Please render the records from the line containing "The image extends" through the end of the records, inclusive, as a Markdown table with the columns Row and Line, skipping blank lines.

[EXCERPTED DATA]
***

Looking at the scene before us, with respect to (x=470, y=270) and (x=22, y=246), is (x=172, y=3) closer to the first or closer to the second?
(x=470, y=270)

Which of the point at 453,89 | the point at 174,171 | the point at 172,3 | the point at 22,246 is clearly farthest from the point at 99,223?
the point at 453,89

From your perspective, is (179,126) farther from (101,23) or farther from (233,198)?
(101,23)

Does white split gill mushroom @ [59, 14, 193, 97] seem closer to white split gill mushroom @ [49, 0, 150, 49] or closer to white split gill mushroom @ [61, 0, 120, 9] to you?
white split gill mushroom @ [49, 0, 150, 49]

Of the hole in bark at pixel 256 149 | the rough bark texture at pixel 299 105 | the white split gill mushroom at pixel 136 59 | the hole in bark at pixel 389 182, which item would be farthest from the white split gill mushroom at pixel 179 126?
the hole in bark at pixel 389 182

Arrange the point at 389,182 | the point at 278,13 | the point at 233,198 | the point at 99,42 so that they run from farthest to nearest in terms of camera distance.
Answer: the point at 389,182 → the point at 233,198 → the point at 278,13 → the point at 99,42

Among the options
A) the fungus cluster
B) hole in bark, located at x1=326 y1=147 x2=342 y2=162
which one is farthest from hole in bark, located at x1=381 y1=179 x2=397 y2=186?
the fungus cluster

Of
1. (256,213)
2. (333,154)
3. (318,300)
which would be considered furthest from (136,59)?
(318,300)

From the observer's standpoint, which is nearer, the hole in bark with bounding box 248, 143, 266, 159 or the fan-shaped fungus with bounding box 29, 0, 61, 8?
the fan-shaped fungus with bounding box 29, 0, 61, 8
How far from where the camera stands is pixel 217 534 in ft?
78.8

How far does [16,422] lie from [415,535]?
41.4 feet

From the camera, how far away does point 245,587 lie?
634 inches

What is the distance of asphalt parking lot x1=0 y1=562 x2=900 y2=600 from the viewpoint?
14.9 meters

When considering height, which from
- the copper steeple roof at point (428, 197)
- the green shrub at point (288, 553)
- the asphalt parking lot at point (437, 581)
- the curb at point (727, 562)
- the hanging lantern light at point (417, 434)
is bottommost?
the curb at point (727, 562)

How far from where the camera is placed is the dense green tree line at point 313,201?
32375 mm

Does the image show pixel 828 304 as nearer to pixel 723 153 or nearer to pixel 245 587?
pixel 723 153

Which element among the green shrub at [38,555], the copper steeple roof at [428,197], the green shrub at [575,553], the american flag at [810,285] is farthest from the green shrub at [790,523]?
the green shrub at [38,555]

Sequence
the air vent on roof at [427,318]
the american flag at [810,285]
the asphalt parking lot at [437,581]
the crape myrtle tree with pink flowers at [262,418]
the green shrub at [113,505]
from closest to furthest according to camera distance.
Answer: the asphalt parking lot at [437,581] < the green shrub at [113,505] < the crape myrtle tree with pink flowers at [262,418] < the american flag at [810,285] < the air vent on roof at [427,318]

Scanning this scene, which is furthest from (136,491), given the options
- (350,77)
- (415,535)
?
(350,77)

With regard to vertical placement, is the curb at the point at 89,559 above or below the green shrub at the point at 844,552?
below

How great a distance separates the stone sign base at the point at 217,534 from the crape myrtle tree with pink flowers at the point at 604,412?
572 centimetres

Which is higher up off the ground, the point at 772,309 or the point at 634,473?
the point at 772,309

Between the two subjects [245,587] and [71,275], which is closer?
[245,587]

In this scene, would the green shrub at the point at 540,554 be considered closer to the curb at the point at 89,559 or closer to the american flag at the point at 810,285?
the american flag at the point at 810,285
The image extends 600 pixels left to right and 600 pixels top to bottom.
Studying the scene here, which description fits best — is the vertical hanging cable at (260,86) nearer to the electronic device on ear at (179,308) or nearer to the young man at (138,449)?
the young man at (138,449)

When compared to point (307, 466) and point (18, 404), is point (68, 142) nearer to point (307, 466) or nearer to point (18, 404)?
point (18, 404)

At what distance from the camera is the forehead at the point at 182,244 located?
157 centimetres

***

[TASK ANSWER]
| Row | Line |
|---|---|
| 1 | The image extends 600 pixels left to right and 600 pixels top to bottom. |
| 2 | Studying the scene here, which description fits best — is the vertical hanging cable at (260,86) nearer to the electronic device on ear at (179,308) or nearer to the young man at (138,449)? |
| 3 | the young man at (138,449) |
| 4 | When compared to point (307, 466) and point (18, 404), is point (68, 142) nearer to point (307, 466) or nearer to point (18, 404)? |
| 5 | point (18, 404) |
| 6 | At what distance from the camera is the forehead at the point at 182,244 located? |
| 7 | 157 centimetres |